A total of 54 (32.7%) patients were considered frail. PF was associated with an increased risk for postoperative complications [odds ratio (OR) 3.396; 95% confidence interval (CI) 1.046–11.025; P = 0.042]. With a median follow-up of 37.0 (range 1.0–77.8) months, the 3 year overall survival (OS), recurrence-free survival (RFS), and cancer-specific survival (CSS) rates in the entire cohort were 46.1, 34.4, and 49.2%, respectively. A multivariate analysis of the inflammation-based prognostic factors showed that only PF was independently associated with OS (OR 1.613; 95% CI 1.052–2.473; P = 0.028), RFS (OR 1.859; 95% CI 1.279–2.703; P = 0.001), and CSS (OR 1.859; 95% CI 1.279–2.703; P = 0.001).

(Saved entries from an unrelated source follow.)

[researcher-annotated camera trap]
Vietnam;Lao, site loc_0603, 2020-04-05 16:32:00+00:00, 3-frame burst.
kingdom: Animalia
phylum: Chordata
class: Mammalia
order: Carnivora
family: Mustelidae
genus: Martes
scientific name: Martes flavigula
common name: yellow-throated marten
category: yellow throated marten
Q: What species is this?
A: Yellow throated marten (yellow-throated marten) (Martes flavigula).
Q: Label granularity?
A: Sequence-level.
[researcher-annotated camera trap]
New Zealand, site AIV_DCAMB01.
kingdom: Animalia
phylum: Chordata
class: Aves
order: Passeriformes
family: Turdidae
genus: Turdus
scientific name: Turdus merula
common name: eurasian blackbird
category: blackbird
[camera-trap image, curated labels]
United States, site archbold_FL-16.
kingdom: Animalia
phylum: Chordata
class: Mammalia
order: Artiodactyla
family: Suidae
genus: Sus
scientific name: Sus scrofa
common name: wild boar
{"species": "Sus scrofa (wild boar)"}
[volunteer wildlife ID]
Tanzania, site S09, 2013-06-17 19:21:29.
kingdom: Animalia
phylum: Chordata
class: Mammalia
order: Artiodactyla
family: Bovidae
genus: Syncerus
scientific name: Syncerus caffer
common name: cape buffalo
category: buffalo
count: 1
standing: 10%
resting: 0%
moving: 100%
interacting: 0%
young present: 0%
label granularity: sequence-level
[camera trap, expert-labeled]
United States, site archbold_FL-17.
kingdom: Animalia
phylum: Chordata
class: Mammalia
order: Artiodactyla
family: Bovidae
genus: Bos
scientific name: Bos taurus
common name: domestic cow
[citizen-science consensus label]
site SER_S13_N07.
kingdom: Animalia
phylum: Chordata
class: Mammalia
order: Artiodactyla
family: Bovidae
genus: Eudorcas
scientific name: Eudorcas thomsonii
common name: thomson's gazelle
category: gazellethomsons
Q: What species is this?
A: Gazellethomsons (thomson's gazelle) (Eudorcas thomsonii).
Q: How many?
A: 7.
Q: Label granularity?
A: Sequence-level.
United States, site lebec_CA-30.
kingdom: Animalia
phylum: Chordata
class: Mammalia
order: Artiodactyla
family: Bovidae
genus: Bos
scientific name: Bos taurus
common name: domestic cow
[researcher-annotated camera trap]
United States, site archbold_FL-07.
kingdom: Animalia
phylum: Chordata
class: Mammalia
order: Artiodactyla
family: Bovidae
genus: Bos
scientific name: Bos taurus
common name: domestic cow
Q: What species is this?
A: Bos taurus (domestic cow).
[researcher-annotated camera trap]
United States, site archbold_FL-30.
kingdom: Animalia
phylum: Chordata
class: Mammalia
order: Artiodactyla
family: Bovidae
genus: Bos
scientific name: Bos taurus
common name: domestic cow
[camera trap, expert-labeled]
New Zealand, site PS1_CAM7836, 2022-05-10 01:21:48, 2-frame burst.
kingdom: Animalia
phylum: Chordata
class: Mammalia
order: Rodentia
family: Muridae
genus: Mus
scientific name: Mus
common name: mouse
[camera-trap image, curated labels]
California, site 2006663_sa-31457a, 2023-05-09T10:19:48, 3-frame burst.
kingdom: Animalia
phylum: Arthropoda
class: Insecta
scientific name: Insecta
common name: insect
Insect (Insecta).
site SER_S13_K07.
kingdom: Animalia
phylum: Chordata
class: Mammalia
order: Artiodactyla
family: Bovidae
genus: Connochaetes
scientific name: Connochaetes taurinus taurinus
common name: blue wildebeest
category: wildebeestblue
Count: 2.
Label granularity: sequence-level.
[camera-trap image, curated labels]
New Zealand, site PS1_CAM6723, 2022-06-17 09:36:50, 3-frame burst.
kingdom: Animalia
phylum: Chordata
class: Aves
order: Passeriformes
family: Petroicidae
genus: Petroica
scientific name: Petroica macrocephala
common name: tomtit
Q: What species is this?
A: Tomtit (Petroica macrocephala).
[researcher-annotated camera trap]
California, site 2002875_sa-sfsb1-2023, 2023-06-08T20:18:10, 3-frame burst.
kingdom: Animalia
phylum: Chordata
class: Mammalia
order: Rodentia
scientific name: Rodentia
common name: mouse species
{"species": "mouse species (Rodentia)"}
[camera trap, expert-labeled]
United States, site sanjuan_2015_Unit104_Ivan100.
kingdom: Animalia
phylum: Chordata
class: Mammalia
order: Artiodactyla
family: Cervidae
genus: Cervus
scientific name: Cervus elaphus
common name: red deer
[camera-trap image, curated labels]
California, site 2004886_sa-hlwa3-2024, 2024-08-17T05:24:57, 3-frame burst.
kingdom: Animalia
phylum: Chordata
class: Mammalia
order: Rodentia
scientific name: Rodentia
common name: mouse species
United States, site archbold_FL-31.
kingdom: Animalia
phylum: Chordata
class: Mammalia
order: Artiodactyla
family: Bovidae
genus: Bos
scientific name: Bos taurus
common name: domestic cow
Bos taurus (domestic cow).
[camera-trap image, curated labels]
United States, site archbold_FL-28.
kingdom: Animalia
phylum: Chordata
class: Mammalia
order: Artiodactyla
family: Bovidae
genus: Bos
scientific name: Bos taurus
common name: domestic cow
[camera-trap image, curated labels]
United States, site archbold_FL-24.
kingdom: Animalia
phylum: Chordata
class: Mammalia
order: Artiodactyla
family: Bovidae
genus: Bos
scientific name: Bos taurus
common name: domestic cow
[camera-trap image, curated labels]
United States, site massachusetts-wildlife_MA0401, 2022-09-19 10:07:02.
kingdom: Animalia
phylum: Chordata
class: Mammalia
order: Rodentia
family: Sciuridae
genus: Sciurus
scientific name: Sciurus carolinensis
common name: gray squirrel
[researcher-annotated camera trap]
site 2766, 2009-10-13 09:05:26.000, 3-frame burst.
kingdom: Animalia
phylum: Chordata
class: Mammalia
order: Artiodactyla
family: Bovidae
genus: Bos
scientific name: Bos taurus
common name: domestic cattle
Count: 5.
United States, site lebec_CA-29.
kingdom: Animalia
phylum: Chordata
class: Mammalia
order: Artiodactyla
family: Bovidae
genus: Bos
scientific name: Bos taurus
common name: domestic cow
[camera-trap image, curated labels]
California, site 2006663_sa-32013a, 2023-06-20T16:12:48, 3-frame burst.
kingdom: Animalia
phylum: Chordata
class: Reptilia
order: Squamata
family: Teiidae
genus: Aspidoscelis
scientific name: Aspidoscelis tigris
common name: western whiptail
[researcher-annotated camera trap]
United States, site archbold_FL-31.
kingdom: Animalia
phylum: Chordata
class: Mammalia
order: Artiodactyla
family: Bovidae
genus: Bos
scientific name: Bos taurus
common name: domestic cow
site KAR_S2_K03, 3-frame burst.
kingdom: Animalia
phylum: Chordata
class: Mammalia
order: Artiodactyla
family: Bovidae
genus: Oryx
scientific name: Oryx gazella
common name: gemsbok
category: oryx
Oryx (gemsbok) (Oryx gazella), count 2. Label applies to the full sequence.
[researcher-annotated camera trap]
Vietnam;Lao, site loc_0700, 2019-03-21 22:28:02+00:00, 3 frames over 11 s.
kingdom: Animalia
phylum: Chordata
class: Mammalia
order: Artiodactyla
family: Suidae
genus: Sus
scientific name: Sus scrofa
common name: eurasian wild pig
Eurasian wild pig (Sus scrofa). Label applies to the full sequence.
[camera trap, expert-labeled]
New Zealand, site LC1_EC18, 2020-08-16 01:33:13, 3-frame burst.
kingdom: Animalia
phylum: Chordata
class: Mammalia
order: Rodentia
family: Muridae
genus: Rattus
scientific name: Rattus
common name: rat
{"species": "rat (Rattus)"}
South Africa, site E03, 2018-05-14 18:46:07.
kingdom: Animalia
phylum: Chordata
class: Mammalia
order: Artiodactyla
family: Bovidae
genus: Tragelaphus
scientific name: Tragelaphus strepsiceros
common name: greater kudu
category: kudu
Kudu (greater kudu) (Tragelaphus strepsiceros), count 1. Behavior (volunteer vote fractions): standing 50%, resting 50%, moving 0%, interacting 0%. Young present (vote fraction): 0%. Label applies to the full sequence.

Frailty based on an easily calculable preoperative measure is a useful marker to identify patients at increased risk for postoperative complications and is more predictive of survival than an inflammation-based prognostic score after gastrectomy. Thus, PF status should be included in the routine assessment of the oldest elderly patients with gastric cancer.